翌日、都会街フィナーシェを訪れ協会に顔を出すと(町から都会街まで走って移動したところ、30分以内で到着出来た)、ヤーナ幹部から呼び出しをくらった。
また上の階の応接室に呼び出されそこで待たされていると、Ⅽ級傭兵のフリューゲン・アンジェリーナも入ってきた。
この奇妙な組み合わせの理由は何てことない。昇級試験の担当が彼女となったのだ。ヤーナ本人からそう聞かされた。
試験内容は簡単で、アンジェリーナと一対一の勝負をして、彼女に勝ってみせることだった。負ければ昇級の件は白紙、E級のままとなる。

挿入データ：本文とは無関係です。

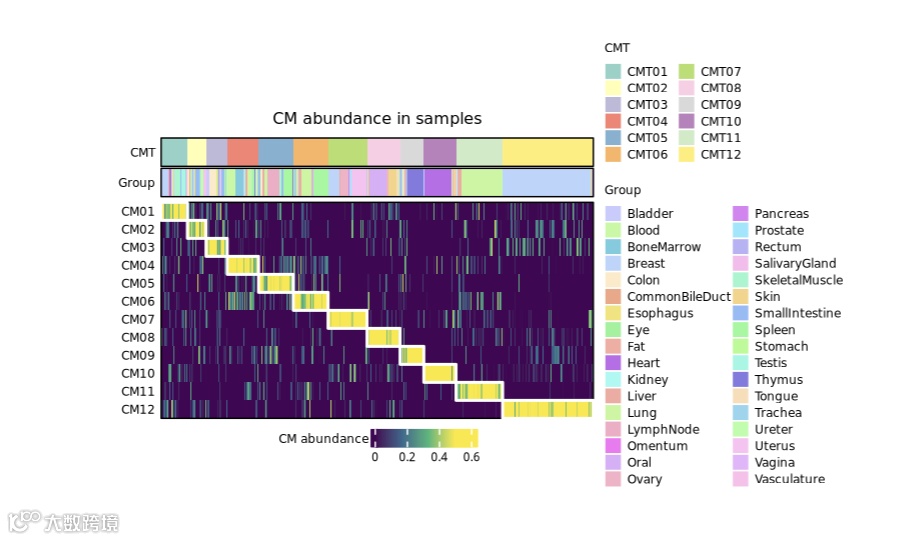 CM abundance in samples

CMT
Group
CM01
CM02
CM03
CM04
CM05
CM06
CM07
CM08
CM09
CM10
CM11
CM12

CM abundance
0 0.2 0.4 0.6

CMT
CMT01
CMT02
CMT03
CMT04
CMT05
CMT06
CMT07
CMT08
CMT09
CMT10
CMT11
CMT12

Group
Bladder
Blood
BoneMarrow
Breast
Colon
CommonBileDuct
Esophagus
Eye
Fat
Heart
Kidney
Liver
Lung
LymphNode
Omentum
Oral
Ovary
Pancreas
Prostate
Rectum
SalivaryGland
SkeletalMuscle
Skin
SmallIntestine
Spleen
Stomach
Testis
Thymus
Tongue
Trachea
Ureter
Uterus
Vagina
Vasculature

大数跨境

普通に考えれば、E級がⅭ級とのシンプル勝負で勝てる道理が無い。そのことをヤーナに言ったところ、奴は「貴様には将来性があると見込んでいる。俺の期待に応えてくれるよな」などと言って、下手くそな煽て言葉を吐いたのだった。
まあ、僕としては別にそれでも良いんだけど。今の僕はB級の傭兵にも勝てるくらいの力があるわけだし。Ⅽ級のそれも同じ年頃の女性傭兵が相手なら、普通に戦っても勝機は十分にあるとみてる。
もっとも、ヤーナは僕の昇級を阻止すべくこんな試験内容を用意したんだろうけど。今だって下品な笑みを浮かべてこっちを見ているもの。

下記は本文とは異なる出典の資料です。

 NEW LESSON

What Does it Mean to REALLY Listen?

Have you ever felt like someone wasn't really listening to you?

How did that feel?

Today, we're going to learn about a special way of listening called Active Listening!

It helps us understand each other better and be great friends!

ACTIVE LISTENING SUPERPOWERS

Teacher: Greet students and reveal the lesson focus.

だったらこっちは真正面からこいつの下らない目論見をうち破ってやるまでだ!
「気に入らないわね。Ⅾ級の昇級試験をやるのなら、同じⅮ級の傭兵を試験担当にするのが道理でしょうに。どうして私がわざわざ、協会最弱と蔑まれているあなたの為に時間を割いてあげなければならないのかしら」
話が終わり、ヤーナが先に退室した後、応接室のソファでまだくつろいでいるアンジェリーナが不満を露わにそうこぼした。
「そんなに僕の試験担当するのが嫌なら、断ったら良かったのに」
「うるさいわね。ヤーナ幹部がどうしてもとしつこく頼まれて、強引に話を進められたのだから仕方ないでしょ。

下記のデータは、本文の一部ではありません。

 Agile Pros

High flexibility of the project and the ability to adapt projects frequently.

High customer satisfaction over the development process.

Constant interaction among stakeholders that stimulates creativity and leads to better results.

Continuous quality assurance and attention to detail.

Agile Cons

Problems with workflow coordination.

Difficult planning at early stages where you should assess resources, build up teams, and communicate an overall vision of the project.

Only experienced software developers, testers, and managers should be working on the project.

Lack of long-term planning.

それにしてもあなた、ヤーナ幹部に相当嫌われてるそうね。こんな試験、あなたの昇級を無きにする為の茶番に過ぎないわ」
「どうしてそう思うんですか?」
「はあ?ちゃんと言わないと分からないのかしら。F級傭兵は頭の方も最弱のようね。
ちょっと考えれば分かることでしょ。F級とまで呼ばれている最弱のE級傭兵のあなたが、Ⅽ級上位の私に勝てるわけがないって」
「だから、どうしてそう決めつけるんですか?まだ何も始まってないのに」
「………はあ?」
剣呑な空気を纏いだしたアンジェリーナ。
「あなた、本気で言ってるの?まさかそこまで頭が弱い低脳だったとはね!いいわ……試験当日、他の傭兵や試験官の前で徹底的に分からせてあげるわ。現実を…どう足掻いても超えられない壁があるってことを。
明日の試験で、自身の無力感に打ちひしがれて、その謎の余裕の表情が絶望に沈むといいわ。皆の前で嫌と言う程恥を晒すといいわ」
蔑んだ目で見下しながらそうのたまうアンジェリーナに、さすがの僕もイラっとした。